48 Hours in Marrakech
My 48 hours in Marrakech taught me a that destination events are way more than just a backdrop. The destination is also part of the event.
I think there's a version of destination events where the location feels essentially decorative. We fly over our production habits, we dress the space to match the brief, and the place itself becomes a pretty container for something that actually when you think about it, could’ve happened anywhere.
Morocco didn’t let us do that.
I was in Marrakesh recently on a site visit. Walking venues, meeting suppliers, asking questions, taking notes and eating increibel food (tough job!) But what stuck with me wasn't just the unique beauty of the spaces, or the logistics of making it all happen. It was the feeling that the destination had its own opinion about how things should go. That if we tried to force our own idea of what we want the event to feel like, the authenticity would feel capped.
That's not a problem. That's actually the whole point.
Hospitality here isn't a service standard. It's a value system.
The way you're received in Morocco — the tea, the pace, the eye contact, the genuine interest in who you are before any business is discussed never felt performative. It felt like a culture that has thought deeply, for a very long time, about what it means to welcome someone into your space.

■ EXTRACTED RECORDS ■
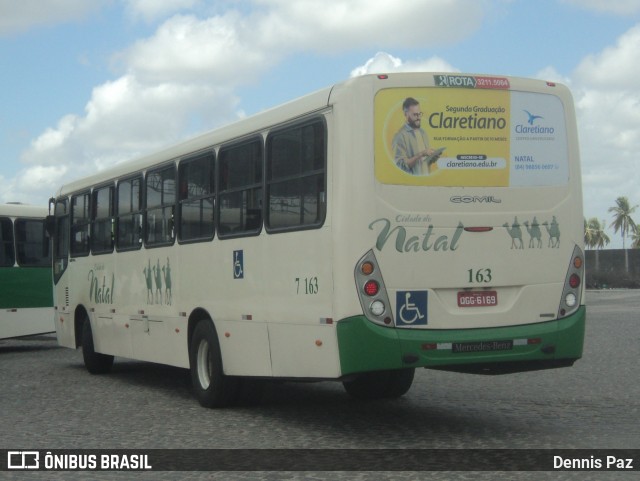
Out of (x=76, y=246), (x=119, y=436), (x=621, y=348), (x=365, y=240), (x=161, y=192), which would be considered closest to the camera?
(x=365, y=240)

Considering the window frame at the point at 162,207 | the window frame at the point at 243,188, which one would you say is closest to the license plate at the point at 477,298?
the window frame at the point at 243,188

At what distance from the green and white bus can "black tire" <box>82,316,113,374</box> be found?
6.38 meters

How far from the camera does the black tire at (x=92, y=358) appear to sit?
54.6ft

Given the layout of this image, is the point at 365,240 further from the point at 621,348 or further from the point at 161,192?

■ BRIEF ■
Reproduce the Marrakech text word for word, beginning at "The way you're" and stopping after "into your space.".

■ YOUR SOLUTION ■
The way you're received in Morocco — the tea, the pace, the eye contact, the genuine interest in who you are before any business is discussed never felt performative. It felt like a culture that has thought deeply, for a very long time, about what it means to welcome someone into your space.